Mesleki eğitim sürecinden bilgi, beceriler ve mesleki yeterlilikler ile donatılmış şekilde geçen öğrenci, mesleki eğitim sürecinin çıktısı olarak kabul edildiğinde, aynı zamanda eğitimin müşterisi konumundadır. Öğrenci sunulan mesleki eğitim hizmetinin kaliteli olup olmadığına tatmin düzeyine göre karar vermektedir. Eğitim kalitesinin geliştirilebilmesi için de öğrencilerin eğitim hizmetinden beklentilerinin belirlenmesi ve bu beklentileri etkileyen unsurların araştırılması gerekmektedir. Yapılan literatür araştırmasında eğitimin kalitesini etkileyecek unsurla içinde; öğrencilerin bireysel özelliklerinin yanında okul kaynaklı (öğretmen, öğretim materyalleri, teknolojik donanım, eğitim süreçleri) vb. faktörler ile kurumsal yapının özellikleri de yer almaktadır. Eğitim hizmetlerinin kalitesinin belirlenmesinde, öğrenci beklentilerinin yanında hizmetin özellikleri ve hizmet sunumu sonunda öğrencilerin algıları da etkili olmaktadır.

Eğitim hizmetlerinde kaliteyi sağlamak ve artırmak isteyen eğitim hizmeti sunumunu yapan kurum ve işletmelerin, hizmette kaliteyi sağlayabilmeleri için hizmetten

memnuniyet ve memnuniyetsizliği doğuran unsurları müşteri bakış açısıyla belirlemeleri gerekmektedir. Eğitimde kalitenin yönetilebilmesi için müşteri konumundaki öğrencilerin hizmetten beklentilerinin neler olduğu ve hizmet sunumu sonrası algılarının belirlenmesi gerekmektedir. Yapılan araştırmalar sonucunda hizmet kalitesi boyutları ve ölçüm modelleri geliştirildiği görülmektedir. Bu modellerden SERVQUAL Ölçeğiyle hizmet kalitesini ölçen ulusal ve uluslararası birçok yayın bulunmaktadır. Daha önce eğitim hizmetlerinde kalitenin ölçülmesinde SERVQUAL Ölçeğinin kullanılmış olması ve öğrencilerin beceri eğitiminden beklentilerinin de neler olduğunun bilinmesi için Parasuraman, Berry ve Zeithaml tarafından geliştirilen bu yöntem araştırmamızda ölçek olarak kullanılmıştır.
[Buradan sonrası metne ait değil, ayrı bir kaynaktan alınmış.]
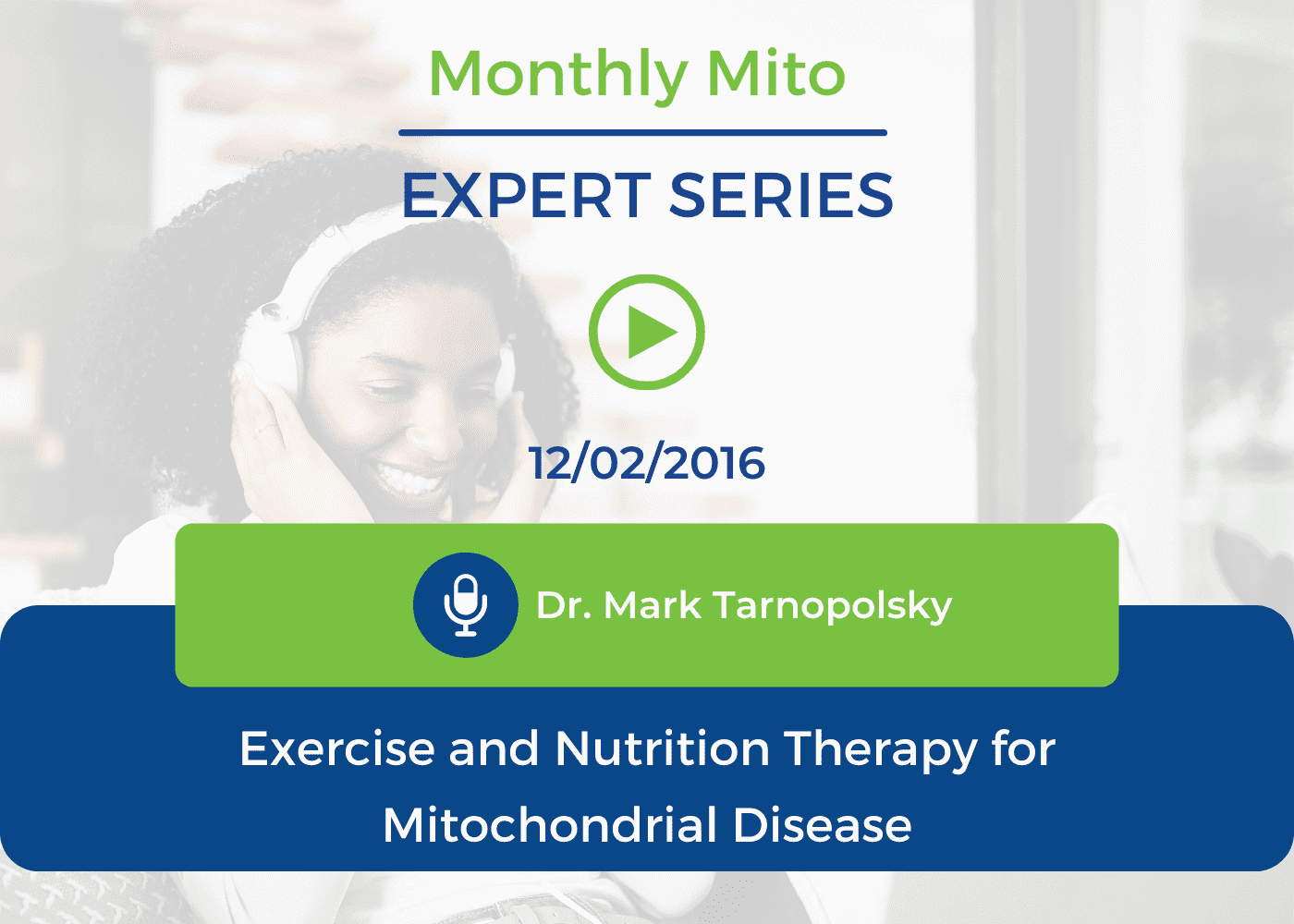 Monthly Mito

EXPERT SERIES

12/02/2016

Dr. Mark Tarnopolsky

Exercise and Nutrition Therapy for Mitochondrial Disease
Araştırmada; mesleki ve teknik ortaöğretimde muhasebe finansman alanında 12. sınıfta seçtikleri alan/dala yönelik işletmelerde beceri eğitimi alan öğrencilerin, beceri eğitimi hizmetlerine yönelik beklentilerinin ve algı düzeylerinin ölçülmesi amaçlanmıştır. Araştırmanın değişkeni beklenen ve algılanan hizmet kalitesi düzeyidir. Araştırmanın bağımsız değişkenleri ise eğitim bölgesi, staj yeri (beceri eğitimini aldığı işletme türü), meslek lisesi tercih sebebidir. Araştırmada SERVQUAL Ölçeği işletmelerde beceri eğitimi hizmetlerine adapte edilerek kullanılmıştır. Milli Eğitim Bakanlığı Mesleki ve Teknik Eğitim Genel Müdürlüğü’nden gerekli izinler alınarak öğrencilere 430 adet anket uygulanmış ve 426 adeti araştırmaya dahil edilmiştir. Anketin birinci bölümünde öğrencilerin demografik özelliklerinin araştırılması yapılmıştır. İkinci bölümde öğrencilerin işletmelerde aldıkları eğitimden beklentilerini ölçmeye yönelik ifadeleri cevaplamaları istenmiş ve üçüncü bölümde aynı ifadeler ile algıları ölçülmeye çalışılmıştır. Anket verilerinin değerlendirilmesinde SPSS Paket programı uygulanmıştır. Veri analiz sonuçlarından yararlanılarak, öğrencilerin beklenti ve algıları arasında varsa farklılık bulunan boyutların tespit edilerek giderilebilmesi için çözüm önerileri getirmek hedeflenmiştir.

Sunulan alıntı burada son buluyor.